Garret Welsh has made a name for himself by running long distances in short amounts of time. But the Owen High student won’t have to go far to continue running in college.
Welsh will be attending Milligan College in Johnson City, Tennessee. He signed as a member of the Buffaloes’ cross country and track and field teams on May 25.
“I feel honored to have the chance to run in college,” he said. “I’m really, really happy.”
Welsh may have never had the opportunity to be on a collegiate team if not for an assignment in the seventh grade at Owen Middle School.
“As a science experiment for Mr. (Jim) Cooper, I had to run a mile with gym shorts and then compare that with a mile in running shorts,” he said. “The running shorts were better for running, and they improved my time.”
In addition to discovering the advantage of running shorts, Welsh also discovered his love for the sport itself.
His fondness for the distance running was just one of the things that made him special at the high school level, according to Owen’s longtime track and field and cross country coach Joe Hyder.
“He shows up every day and does exactly what you ask him to do,” Hyder said. “He’s tough mentally and physically. We have guys that can run 19 minutes (in 3.1 miles), but Garret consistently ran closer to 5:30 miles. You have to be able to withstand some pain to do that, and a lot of guys can’t.”
Welsh’s resolve, as well as what Hyder calls a “perfect runners’ physique,” took him to the cross country state championship in November. He finished 27th out of 137 runners with a time of 17:58.11 on a muddy course in Kernersville.
His performance in the state championship was 50 seconds off from his personal best of 17:08, which he recorded in October when Milesplit.com ranked him as the number 19 2-A runner in the state.
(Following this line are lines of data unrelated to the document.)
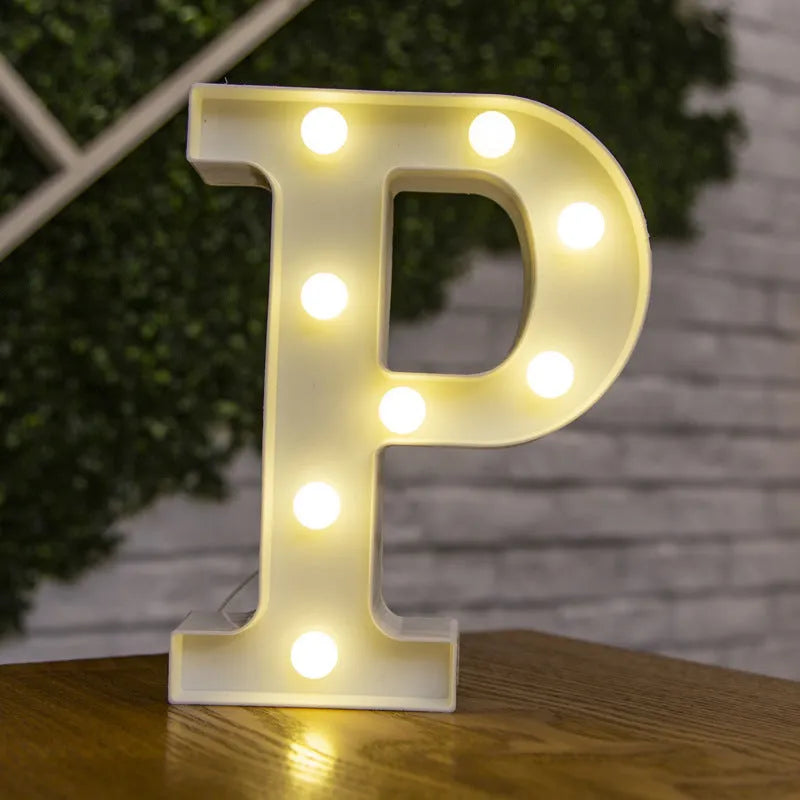 White plastic LED marquee letter sign with warm white glow, 22cm tall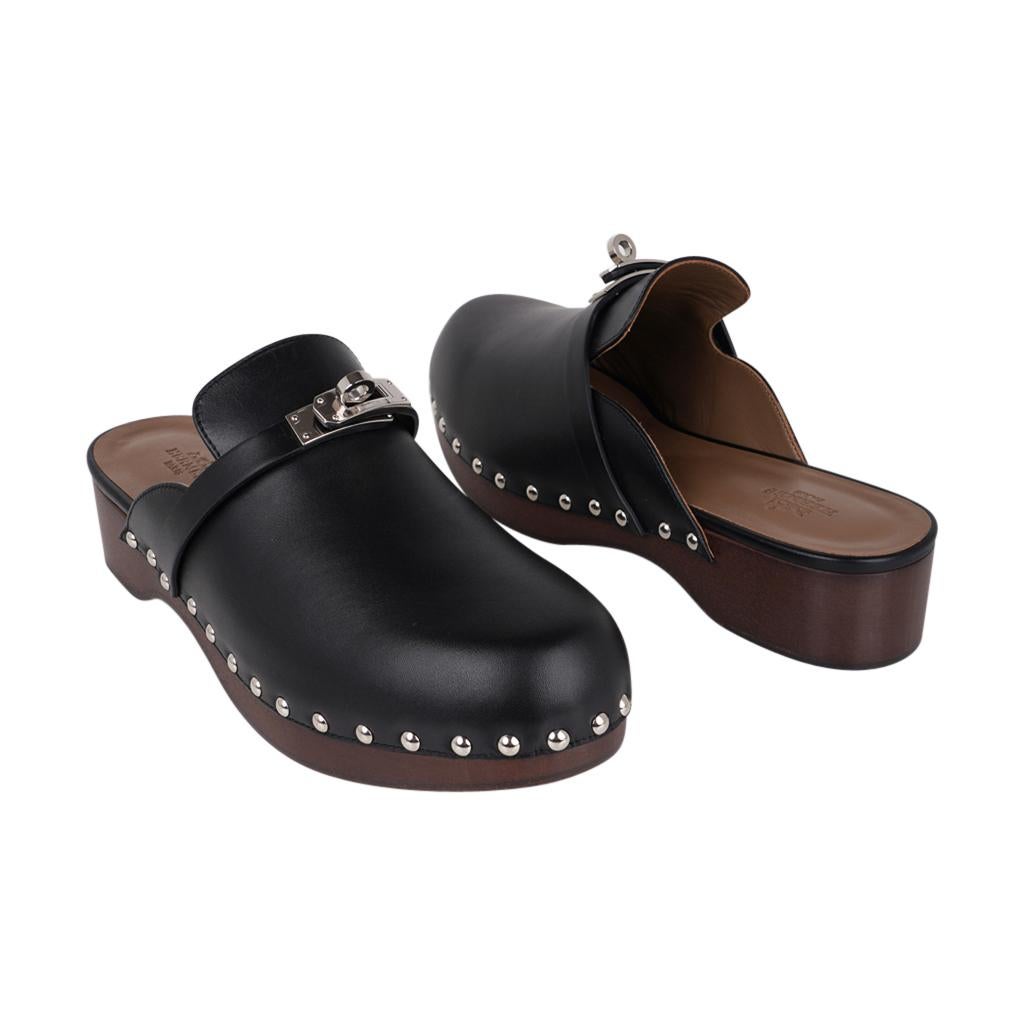 Hermès - Mules Carlotta en cuir de veau noir avec boucle Kelly en palladium, 39 / 9, neuves dans leur boîte Pour femmes en vente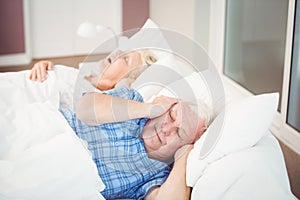 Disturbed man covering ears from snoring wife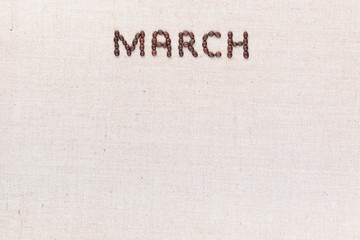 The word March written with coffee beans shot from above, aligned at the top.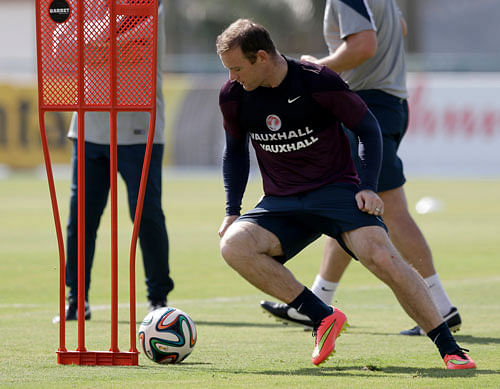 England national soccer team player Wayne Rooney takes part in a squad training session for the 2014 soccer World Cup at the Urca military base in Rio de Janeiro, Brazil, Monday, June 16, 2014. aP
But what stood out to Hyder throughout the year was Welsh’s consistency.
“He had a breakthrough as junior when he ran under 18 minutes for the first time,” Hyder said. “And then in his senior year he was under 18 minutes in every race except one.”
Durability is another aspect that Hyder attributes to Welsh’s growth as a runner.
“He was never hurt during his career here,” Hyder said. “He missed one race with a sprained ankle, but minor aches never slowed him down a bit.”
Ironically, one the lasting marks that Welsh left on the Owen track program was the 4:36.13 he ran in the 1600 meters. The performance was the second best in school history, according to Hyder.
“He was only like half of a second short of qualifying for state with that time,” Hyder said. “But what’s maybe even more impressive is that it shattered his own personal best by around 8 seconds. It’s pretty rare to see that kind of improvement in time in a runner’s last race.”
That’s just one of factors that leads Hyder to believe that Welsh’s “best runs are ahead of him.”
In his role as a team leader in high school, Welsh typically ran ahead of the pack. At Milligan, he will have the opportunity to be pushed by what Hyder calls “a team full of good runners.”
From his perspective, Welsh believes he is ready to improve.
“I think my time at Owen has prepared me for the next level,” he said.
Though he’s certainly not happy to see his star runner leave, Hyder agrees with Welsh.
“It will be really fun to watch him grow as a runner in college, but we’ll definitely miss him here,” Hyder said. “Everyone on the team gravitated toward Garret. And he always led by example.”